Work task.
Answer these questions about the Hibernate collection discussion, numbering your answers to match.
1. Which method is suggested for manually initializing the collection?
2. What reason does a comment give for preferring a fetch join over that method?
3. What fetch type appears in the @ManyToOne annotation for loading Assessment?

Text section.

Thanks. Now I have some options. Will do some investigations which is the best practice.
Having collections be lazy and using fetch join (either by Hibernate or JPA) is the best solution since it uses only one query.
2

Change

model.put("assessmentParts", assessment.getAssessmentParts());

to

Hibernate.initialize(assessment.getAssessmentParts());

to initialize your collection.

The method call assessment.getAssessmentParts() is not initializing your collection. This method call will just return you a collection wrapper and this wrapper you need to pass to the Hibernate.initialize method for manual initialization.

EDIT:

With JPA, you can fetch the AssessmentParts along with the Assessment (wherever needed) using JPQL Fetch Joins, overriding the default behavior:

SELECT a FROM Assessment asmt LEFT JOIN FETCH asmt.assessmentParts WHERE asmt.id = :id

2 Comments

I am not using Hibernate directly, I am using it via JPA.
Btw, Hibernate also has a fetch join (search for 'fetch join' here docs.jboss.org/hibernate/orm/3.3/reference/en/html/…). It is better then the Hibernate.initialize since it is using only one query.
0

Loading AssessmentPart from EntityManager will Load Assessment @ManyToOne(fetch = FetchType.EAGER)

AssessmentPart assessmentPart = //laods a part with entity manager
Assessment assessment = assessmentPart.getAssessment();

Trying to extract AssessmentParts from assessment wont work since it's not @OneToMany(fetch = FetchType.LAZY) and session is already closed

model.put("assessmentParts", assessment.getAssessmentParts());

Get list of AssessmentParts by Assessment from EntityManager in new method should solve the problem.

1 Comment

Loading assessment parts from assessment works just fine, I am in the same transaction.

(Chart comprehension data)

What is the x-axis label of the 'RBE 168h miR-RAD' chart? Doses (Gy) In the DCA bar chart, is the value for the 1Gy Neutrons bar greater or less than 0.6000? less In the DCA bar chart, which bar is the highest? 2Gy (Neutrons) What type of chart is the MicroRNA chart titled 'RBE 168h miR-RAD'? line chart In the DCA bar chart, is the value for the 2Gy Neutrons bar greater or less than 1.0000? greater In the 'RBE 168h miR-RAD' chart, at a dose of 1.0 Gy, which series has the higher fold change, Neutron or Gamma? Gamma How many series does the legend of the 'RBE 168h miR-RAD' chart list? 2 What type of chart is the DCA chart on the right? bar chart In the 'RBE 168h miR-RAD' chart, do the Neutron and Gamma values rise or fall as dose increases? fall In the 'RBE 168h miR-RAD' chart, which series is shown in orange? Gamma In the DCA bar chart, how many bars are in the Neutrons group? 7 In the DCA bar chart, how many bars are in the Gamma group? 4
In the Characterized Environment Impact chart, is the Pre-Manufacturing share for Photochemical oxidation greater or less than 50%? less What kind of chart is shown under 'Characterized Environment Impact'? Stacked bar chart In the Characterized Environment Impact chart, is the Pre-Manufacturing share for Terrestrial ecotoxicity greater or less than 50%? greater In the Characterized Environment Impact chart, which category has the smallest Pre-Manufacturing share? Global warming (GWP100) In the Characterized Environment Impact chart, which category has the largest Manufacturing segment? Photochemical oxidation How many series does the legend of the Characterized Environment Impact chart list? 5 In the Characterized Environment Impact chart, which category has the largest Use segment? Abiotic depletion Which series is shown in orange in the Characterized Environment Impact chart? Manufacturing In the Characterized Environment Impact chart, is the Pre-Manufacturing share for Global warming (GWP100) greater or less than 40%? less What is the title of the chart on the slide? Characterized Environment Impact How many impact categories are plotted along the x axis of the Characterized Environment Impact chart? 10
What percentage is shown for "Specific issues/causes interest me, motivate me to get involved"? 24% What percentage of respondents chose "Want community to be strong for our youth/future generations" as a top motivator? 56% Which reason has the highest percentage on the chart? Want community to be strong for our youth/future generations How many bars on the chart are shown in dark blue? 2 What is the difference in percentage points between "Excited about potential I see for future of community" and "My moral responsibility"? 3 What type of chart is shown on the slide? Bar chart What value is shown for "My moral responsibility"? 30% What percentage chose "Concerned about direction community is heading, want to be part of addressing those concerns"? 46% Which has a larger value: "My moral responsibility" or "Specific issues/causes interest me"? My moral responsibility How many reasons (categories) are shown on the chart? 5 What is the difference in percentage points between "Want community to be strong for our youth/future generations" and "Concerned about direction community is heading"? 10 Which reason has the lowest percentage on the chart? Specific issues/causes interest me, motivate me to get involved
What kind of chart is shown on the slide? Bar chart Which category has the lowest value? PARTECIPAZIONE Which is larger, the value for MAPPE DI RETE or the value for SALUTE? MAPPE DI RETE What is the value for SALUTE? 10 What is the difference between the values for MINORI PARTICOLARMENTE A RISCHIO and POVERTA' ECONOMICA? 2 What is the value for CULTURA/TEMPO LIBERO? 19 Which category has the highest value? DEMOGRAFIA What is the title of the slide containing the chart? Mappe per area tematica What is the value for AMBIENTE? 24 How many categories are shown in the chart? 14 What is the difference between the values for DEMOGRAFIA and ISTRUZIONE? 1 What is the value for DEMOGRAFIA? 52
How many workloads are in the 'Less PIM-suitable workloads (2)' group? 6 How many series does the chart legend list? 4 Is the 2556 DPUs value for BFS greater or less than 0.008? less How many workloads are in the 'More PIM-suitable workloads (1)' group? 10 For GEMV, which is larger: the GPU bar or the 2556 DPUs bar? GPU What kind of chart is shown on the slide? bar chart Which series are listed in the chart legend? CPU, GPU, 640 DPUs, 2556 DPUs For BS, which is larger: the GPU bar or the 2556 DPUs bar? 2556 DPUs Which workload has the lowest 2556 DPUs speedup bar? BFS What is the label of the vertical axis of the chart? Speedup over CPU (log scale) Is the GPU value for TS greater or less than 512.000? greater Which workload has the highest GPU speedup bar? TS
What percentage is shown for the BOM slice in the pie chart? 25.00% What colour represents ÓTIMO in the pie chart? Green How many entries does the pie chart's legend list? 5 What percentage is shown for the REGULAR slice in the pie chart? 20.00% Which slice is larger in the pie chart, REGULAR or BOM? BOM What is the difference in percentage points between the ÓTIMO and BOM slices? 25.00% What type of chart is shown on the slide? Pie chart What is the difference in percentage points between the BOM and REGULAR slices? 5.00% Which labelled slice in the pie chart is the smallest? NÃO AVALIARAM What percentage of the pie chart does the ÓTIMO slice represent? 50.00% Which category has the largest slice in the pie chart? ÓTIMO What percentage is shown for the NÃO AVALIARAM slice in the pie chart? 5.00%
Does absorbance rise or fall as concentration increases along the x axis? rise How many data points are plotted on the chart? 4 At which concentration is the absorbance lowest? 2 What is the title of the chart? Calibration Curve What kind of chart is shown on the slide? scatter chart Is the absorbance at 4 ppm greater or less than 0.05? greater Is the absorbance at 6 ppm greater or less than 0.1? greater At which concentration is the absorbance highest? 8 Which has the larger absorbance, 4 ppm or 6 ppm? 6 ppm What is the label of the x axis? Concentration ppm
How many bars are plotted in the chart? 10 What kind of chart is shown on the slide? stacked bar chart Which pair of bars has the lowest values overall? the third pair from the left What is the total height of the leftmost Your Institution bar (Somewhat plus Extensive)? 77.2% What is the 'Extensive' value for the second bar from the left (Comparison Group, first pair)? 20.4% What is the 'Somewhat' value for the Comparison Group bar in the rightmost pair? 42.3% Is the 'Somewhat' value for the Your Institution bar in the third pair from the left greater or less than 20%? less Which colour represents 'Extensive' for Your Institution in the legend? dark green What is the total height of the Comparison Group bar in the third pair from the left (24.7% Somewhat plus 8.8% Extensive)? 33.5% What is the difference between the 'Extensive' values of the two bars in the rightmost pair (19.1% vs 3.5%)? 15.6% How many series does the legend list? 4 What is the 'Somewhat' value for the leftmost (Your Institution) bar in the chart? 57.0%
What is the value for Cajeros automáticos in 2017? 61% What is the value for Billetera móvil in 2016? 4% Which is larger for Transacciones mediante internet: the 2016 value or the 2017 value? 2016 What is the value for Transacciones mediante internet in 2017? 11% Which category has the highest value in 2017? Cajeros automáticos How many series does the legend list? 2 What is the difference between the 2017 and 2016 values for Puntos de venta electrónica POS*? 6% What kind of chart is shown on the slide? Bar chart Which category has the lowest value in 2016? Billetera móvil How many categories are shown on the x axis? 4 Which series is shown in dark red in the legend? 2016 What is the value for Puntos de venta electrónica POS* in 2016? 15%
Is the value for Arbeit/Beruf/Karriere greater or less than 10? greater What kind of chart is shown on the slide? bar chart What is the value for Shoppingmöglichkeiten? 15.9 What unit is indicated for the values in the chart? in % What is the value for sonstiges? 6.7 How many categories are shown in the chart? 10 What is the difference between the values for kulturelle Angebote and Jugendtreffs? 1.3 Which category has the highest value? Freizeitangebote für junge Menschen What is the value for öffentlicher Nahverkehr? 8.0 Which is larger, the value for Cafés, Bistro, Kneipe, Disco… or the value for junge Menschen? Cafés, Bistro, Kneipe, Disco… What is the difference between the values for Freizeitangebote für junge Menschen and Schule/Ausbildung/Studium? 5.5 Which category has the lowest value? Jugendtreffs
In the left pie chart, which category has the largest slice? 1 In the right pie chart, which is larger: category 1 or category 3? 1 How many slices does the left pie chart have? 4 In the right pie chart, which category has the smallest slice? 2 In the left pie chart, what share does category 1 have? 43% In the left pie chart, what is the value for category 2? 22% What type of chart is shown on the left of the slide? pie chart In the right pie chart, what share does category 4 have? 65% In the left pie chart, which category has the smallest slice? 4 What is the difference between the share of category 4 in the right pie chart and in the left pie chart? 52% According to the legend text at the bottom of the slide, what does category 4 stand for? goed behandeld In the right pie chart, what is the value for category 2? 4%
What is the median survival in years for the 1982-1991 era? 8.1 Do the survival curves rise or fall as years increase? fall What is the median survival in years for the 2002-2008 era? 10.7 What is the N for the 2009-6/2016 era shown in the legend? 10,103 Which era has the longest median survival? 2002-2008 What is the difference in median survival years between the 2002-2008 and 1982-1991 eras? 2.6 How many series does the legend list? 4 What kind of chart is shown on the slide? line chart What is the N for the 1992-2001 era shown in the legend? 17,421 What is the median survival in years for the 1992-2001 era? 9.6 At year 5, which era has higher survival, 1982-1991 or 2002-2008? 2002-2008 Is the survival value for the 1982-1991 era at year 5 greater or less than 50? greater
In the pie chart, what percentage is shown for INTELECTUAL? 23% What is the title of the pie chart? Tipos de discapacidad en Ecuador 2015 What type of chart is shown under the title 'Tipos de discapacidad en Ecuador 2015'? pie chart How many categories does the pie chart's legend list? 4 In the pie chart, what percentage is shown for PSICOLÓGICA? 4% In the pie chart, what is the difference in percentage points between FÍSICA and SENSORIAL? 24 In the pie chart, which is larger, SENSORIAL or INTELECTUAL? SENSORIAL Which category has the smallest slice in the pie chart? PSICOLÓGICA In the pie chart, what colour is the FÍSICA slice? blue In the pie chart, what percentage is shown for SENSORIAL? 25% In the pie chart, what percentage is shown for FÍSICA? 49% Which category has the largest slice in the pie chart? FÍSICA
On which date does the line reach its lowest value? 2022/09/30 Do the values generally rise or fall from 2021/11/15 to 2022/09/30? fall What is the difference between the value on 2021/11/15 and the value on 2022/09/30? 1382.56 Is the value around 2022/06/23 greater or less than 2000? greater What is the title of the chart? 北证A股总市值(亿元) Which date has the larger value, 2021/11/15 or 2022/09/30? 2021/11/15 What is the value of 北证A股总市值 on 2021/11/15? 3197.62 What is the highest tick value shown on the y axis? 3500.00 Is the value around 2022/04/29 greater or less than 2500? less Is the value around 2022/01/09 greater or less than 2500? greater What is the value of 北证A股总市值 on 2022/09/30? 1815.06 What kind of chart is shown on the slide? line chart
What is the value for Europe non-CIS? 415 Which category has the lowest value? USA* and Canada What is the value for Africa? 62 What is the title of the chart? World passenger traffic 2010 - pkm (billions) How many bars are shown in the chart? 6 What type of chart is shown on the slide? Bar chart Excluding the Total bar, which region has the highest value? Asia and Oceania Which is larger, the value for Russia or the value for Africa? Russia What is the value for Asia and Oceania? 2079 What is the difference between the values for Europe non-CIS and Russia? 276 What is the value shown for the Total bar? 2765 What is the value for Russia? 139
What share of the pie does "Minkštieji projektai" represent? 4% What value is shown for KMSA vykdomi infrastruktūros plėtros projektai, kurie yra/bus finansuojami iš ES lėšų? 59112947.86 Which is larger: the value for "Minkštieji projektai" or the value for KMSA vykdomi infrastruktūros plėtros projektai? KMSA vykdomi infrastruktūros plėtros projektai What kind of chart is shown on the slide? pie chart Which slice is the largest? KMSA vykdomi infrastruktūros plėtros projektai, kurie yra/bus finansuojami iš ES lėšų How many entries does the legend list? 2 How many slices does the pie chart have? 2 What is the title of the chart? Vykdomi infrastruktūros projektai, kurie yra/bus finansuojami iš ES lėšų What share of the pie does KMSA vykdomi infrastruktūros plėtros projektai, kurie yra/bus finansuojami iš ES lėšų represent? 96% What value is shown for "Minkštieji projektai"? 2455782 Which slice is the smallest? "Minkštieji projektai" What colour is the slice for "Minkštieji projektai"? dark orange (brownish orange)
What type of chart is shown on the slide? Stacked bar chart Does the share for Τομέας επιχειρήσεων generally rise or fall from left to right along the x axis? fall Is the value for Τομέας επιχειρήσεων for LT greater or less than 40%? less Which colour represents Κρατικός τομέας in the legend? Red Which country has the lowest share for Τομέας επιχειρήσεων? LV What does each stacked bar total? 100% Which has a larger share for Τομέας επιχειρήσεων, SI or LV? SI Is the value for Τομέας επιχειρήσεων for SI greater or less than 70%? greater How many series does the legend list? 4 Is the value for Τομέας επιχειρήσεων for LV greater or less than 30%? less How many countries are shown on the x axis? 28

Answer section.
1. Hibernate.initialize
2. It uses only one query.
3. FetchType.EAGER